A bombsight is a device used by bomber aircraft to accurately drop bombs. In order to do this, the bombsight has to estimate the path the bomb will take after release from the aircraft. The two primary forces during its fall are gravity and air drag, which make the path of the bomb through the air roughly parabolic.

There are additional factors such as changes in air density and wind that may be considered, but these are only a concern for bombs that spend a significant portion of a minute falling through the air. These effects can be minimized by reducing the fall time though low-level bombing or by increasing the speed of the bombs. These effects are combined in the dive bomber. However, this also increases the danger to the bomber from ground-based defences, and accurate bombing from higher altitudes has always been desired. This has led to a series of increasingly sophisticated bombsight designs dedicated to high-altitude level bombing.

Since their first application prior to the First World War, bombsights have gone though several major revisions. The earliest systems were iron sights that were pre-set to an estimated fall angle. In some cases these consisted of nothing more than a series of nails hammered into a convenient spar, lines drawn on the aircraft, or visual alignments of certain parts of the structure. These were replaced by the earliest custom-designed systems, normally iron sights that could be set based on the aircraft's airspeed and altitude. These early systems were replaced by the vector bombsights, which added the ability to measure and adjust for winds. Vector bombsights were useful for altitudes up to about 3,000 m and speeds up to about 300 km/h. Starting in the 1930s, mechanical computers with the performance needed to "solve" the equations of motion were incorporated into the new tachometric bombsights, the most famous being the Norden. During WWII, tachometric bombsights were often combined with radar systems to allow accurate bombing through clouds or at night. When studies demonstrated that bomb accuracy was roughly equal in these two systems, optical bombsights were generally removed and the role passed to dedicated radar bombsights. Finally, especially from the 1960s on, fully computerized bombsights were introduced, which combined the bombing calculations with navigation and mapping.
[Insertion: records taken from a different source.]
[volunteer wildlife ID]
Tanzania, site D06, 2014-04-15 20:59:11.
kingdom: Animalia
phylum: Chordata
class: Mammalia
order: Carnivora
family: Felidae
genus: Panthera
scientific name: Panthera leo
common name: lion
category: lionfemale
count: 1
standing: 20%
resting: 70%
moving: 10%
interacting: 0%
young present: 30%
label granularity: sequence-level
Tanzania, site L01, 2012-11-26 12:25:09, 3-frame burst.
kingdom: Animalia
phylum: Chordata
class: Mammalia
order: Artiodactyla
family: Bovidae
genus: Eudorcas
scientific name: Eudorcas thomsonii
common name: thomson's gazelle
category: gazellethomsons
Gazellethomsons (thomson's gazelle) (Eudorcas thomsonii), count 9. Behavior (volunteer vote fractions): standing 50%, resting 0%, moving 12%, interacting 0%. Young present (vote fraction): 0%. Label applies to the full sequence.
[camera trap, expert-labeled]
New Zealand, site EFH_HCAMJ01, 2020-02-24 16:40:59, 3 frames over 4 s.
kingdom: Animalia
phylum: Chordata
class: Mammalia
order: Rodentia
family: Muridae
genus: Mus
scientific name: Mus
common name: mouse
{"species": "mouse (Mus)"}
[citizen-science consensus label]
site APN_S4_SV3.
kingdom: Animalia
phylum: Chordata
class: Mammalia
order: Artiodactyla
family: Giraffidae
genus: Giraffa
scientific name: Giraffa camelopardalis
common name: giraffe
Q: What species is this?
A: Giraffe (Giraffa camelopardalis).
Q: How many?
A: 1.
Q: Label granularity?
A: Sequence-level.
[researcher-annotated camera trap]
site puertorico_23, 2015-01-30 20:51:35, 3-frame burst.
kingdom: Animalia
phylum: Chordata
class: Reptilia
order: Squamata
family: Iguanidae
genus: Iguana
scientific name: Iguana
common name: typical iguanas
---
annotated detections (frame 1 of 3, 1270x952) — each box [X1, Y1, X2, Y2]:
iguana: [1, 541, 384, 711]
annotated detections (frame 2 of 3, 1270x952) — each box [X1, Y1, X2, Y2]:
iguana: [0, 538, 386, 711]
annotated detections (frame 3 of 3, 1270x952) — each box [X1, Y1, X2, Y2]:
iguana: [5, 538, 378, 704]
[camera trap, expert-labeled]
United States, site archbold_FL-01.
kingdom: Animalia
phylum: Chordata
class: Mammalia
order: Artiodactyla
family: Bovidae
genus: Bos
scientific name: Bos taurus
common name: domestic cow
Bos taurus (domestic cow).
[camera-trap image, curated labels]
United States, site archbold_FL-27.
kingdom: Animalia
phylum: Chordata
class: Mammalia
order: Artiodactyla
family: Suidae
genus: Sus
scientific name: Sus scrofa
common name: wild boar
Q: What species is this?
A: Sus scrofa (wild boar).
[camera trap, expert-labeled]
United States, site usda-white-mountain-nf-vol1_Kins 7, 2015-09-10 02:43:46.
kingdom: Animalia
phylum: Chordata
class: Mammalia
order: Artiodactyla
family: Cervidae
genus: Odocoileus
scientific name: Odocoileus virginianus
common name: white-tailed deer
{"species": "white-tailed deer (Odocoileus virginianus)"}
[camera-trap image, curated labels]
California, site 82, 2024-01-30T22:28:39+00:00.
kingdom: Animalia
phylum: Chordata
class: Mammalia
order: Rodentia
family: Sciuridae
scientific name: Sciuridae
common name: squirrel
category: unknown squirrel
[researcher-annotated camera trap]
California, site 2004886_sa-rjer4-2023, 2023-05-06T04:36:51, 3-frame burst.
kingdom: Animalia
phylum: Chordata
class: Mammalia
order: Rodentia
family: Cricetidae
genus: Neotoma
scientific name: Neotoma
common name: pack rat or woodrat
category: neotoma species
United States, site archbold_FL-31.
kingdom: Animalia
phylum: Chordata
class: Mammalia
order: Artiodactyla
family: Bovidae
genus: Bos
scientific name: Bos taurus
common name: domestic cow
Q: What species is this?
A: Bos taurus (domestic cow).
Modern aircraft do not have a bombsight, per se, featuring highly computerized systems that combine bombing, gunnery, missile fire and navigation into a single heads up display. These systems have the performance to calculate the bomb trajectory in real time as the aircraft manoeuvres, and add the ability to adjust for weather, relative altitude, relative speeds for moving targets, and climb or dive angle. This makes them useful for both level bombing, as in earlier generations, as well as tactical missions formerly bombed by eye.